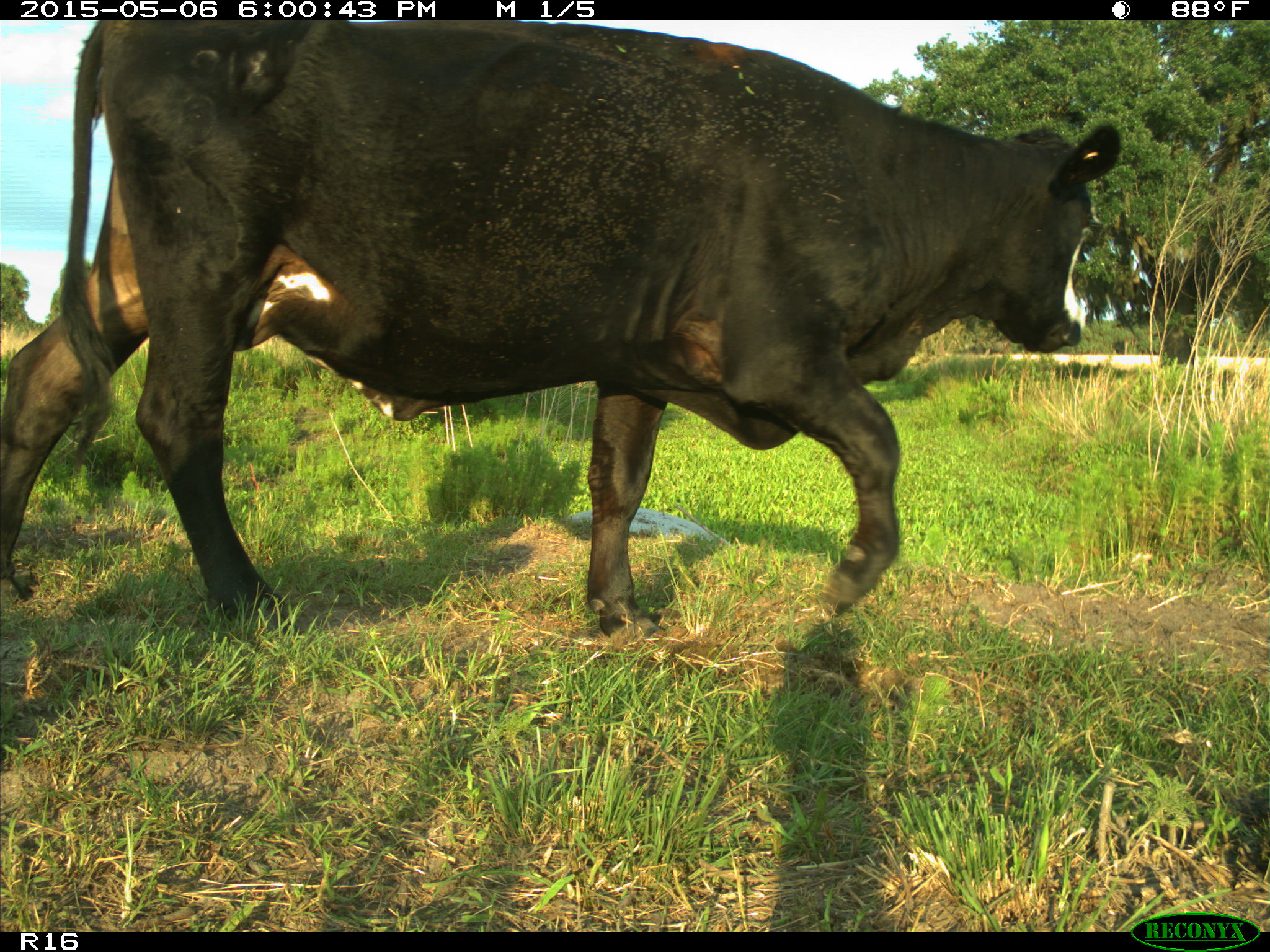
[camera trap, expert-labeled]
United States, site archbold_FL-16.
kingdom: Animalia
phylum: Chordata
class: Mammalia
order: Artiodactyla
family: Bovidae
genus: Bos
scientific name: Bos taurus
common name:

- - - -

Copy out exactly, and only, the lines from the one that contains "class: Mammalia" through the last line of the material above.

=== Written response ===
class: Mammalia
order: Artiodactyla
family: Bovidae
genus: Bos
scientific name: Bos taurus
common name:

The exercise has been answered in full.